This is the part of the CV where you have the opportunity to portray the type of person you are.  A survey completed by Cpl Retail last year showed that employers rate attitude as the most important quality of any candidate. 

Essentially this is your highlight reel where you literally write a paragraph about what you bring to the workplace.  Show your ambition and attitude through brief examples and try to provide a summary of any successes you’ve had throughout your career. 

Work Experience

This is without doubt the most important part of a Retail CV. It is the first thing any employer looks for on a Retail CV so there are a few key things to remember.

Make sure your work experience is on the 1st page of your CV so it is easy to find. Ensure your work history is in chronological order i.e. ensure your most recent experience comes first and use bold, italics or underlining to clearly show:

  • Company
  • Job Title
  • Employment dates

This is all to ensure that potential employers can see very quickly if you are the type of candidate they want and it’ll encourage them to then read your whole CV.  Work Experience is known as the “Hot Part” of any CV so make sure yours stands out. 


A lot of CVs I see provide a list of skills that candidates have, this is fine to include provided it is done correctly.  My advice would be to put this in bullet point form and list skills that are relevant to retail i.e. staff training, merchandising, goal orientated, achieving KPI’s etc. 


There is a perception that education isn’t as important for a Retail CV as it would be for a CV in a different sector, this is completely untrue.  Employers today want to see that people have a strong educational background, this helps them to determine if the candidate is someone who could progress within their company.   

Include every course, institution and grade you have achieved regardless of what level it is at.

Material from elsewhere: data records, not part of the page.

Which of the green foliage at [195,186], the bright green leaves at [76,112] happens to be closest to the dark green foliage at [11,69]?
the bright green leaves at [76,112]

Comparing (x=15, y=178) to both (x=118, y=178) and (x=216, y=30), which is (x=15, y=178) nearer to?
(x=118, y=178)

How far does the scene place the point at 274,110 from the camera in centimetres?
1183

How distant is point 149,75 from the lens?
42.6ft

Like the work experience section keep this in chronological order and if you have any Retail specific courses, such as a degree in retail management, be sure to highlight this. This is also the best place to include any other courses you may have completed throughout your employment such as Train the Trainer/First Aid/HACCP/Stock Management.

Your CV is your first point of contact with any potential employer so keep it concise and put your best foot forward. Give yourself the best opportunity of reaching the next step in your retail career by adapting your CV to suit retail employers by including the key elements outlined above.